Because we are now covering very recent developments, which change every year, there are no videos for this module. We’ll cover everything in class. It is therefore doubly-important to do the Essential readings beforehand.
The most successful approach at the moment is to use sequence-to-sequence neural networks (sometimes called encoder-decoder networks because they almost always use that neural architecture). These models need to solve three problems
- regression from input to output
- alignment during training
- duration prediction during inference (synthesis)
All models solve 1 in essentially the same way, using an encoder-decoder architecture. Of course there are many, many choices to make in the architectures of the encoder and decoder, but the main conceptual difference between models is in how they solve problems 2 and 3.
One class of models (e.g., Tacotron 2) attempts to jointly solve 2 and 3 using a single neural architecture. Another class of models (e.g., FastPitch) uses separate mechanisms for 2 and 3.

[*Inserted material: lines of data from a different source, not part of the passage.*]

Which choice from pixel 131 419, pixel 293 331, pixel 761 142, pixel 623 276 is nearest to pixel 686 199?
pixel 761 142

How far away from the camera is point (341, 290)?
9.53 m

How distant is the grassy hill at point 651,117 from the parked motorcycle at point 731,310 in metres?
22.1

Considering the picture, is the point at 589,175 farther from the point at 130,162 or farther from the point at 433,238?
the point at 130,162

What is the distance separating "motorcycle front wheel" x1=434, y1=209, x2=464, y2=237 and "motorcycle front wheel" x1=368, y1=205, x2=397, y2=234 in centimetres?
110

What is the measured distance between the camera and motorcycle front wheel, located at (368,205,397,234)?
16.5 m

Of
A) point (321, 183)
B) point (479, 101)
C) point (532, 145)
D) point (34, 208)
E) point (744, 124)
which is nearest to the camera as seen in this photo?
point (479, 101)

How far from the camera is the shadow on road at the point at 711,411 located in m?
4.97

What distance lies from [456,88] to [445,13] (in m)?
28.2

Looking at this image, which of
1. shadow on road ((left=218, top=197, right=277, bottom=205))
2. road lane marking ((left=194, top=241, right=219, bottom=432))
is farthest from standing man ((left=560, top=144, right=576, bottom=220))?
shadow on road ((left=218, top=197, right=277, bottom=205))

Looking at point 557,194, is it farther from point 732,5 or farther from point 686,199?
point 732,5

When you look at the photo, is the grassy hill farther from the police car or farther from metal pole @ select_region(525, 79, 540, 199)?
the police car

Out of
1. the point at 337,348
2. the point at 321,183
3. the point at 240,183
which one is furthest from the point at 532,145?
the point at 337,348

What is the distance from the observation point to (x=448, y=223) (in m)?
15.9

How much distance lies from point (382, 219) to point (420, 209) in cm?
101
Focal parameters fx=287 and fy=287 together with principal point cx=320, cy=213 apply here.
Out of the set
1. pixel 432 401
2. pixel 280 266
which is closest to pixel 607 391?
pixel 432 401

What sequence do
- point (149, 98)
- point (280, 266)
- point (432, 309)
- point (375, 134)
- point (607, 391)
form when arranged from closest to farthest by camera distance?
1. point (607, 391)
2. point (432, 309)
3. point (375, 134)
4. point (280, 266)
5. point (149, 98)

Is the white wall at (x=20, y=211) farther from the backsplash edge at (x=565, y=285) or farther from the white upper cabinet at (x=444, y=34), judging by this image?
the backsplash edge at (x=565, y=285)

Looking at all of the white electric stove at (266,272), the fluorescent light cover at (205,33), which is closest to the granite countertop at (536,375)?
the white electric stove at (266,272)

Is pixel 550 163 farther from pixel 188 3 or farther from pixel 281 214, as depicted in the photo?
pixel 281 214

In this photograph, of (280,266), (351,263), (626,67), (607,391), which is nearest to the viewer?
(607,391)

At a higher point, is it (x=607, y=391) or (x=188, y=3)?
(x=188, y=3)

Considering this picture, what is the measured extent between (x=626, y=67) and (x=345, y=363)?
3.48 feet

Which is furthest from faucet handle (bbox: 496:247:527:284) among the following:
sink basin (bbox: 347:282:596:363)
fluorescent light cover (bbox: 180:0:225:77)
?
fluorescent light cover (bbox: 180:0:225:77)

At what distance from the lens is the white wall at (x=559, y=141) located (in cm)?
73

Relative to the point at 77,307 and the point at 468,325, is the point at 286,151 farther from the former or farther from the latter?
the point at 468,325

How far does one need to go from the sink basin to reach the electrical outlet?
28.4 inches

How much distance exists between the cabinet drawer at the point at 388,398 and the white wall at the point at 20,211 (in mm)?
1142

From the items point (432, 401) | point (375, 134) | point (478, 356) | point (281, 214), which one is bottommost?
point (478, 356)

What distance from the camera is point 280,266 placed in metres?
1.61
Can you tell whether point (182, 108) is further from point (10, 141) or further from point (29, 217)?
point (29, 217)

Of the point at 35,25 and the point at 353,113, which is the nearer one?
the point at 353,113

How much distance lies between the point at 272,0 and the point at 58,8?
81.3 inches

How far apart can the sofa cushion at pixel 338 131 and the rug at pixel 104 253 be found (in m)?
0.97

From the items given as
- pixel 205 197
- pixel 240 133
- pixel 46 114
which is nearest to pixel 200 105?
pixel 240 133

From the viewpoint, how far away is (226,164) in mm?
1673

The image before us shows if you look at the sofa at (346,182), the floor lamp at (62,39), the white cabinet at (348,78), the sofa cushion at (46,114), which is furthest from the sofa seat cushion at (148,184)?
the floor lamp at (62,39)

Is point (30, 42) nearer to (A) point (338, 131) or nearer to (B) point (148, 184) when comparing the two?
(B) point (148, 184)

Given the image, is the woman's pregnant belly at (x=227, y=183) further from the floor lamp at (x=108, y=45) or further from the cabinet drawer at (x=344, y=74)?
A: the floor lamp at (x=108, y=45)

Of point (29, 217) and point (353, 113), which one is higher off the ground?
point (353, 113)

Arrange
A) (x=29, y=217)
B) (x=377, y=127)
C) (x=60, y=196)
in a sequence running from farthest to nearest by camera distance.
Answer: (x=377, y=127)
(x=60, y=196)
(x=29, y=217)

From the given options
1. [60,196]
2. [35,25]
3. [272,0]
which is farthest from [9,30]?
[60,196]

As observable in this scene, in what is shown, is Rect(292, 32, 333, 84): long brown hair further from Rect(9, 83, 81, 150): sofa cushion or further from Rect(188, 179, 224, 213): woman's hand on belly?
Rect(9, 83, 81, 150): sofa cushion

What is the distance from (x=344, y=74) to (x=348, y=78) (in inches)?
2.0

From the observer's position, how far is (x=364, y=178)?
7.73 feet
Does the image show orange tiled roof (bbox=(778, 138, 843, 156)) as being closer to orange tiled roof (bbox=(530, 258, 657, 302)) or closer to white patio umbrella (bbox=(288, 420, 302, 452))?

Whilst it appears elegant to solve two problems with a single architecture, we know that the problem of alignment is actually very different from the problem of duration prediction. Alignment is very similar to Automatic Speech Recognition (ASR), so we might want to take advantage of the best available ASR models to do that. In contrast, duration prediction is a straightforward regression task.
Reading
Shen et al: Natural TTS Synthesis By Conditioning Wavenet On Mel Spectrogram Predictions
Tacotron 2 was one of the most successful sequence-to-sequence models for text-to-speech of its time and inspired many subsequent models.
Łańcucki. FastPitch: Parallel Text-to-speech with Pitch Prediction
Very similar to FastSpeech2, FastPitch has the advantage of an official Open Source implementation by the author (at NVIDIA).
Watts et al. Where do the improvements come from in sequence-to-sequence neural TTS?
A systematic investigation of the benefits of moving from frame-by-frame models to sequence-to-sequence models.
Tachibana et al. Efficiently Trainable Text-to-Speech System Based on Deep Convolutional Networks with Guided Attention
DCTTS is comparable to Tacotron, but is faster because it uses non-recurrent architectures for the encoder and decoder.
Ren et al. FastSpeech 2: Fast and High-Quality End-to-End Text to Speech
FastSpeech 2 improves over FastSpeech by not requiring a complicated teacher-student training regime, but instead being trained directly on the data. It is very similar to FastPitch 2, which was released around the same by different authors.
You can listen to samples comparing FastPitch and Tacotron at https://fastpitch.github.io/
In the remainder of the course we will look at some state of the art models that are currently in use. These will be sequence-to-sequence models of the type introduced in this module. We will be reading recent research papers about these models, so make sure to allow plenty of time to do that before the class: these are challenging papers and will require multiple read-throughs.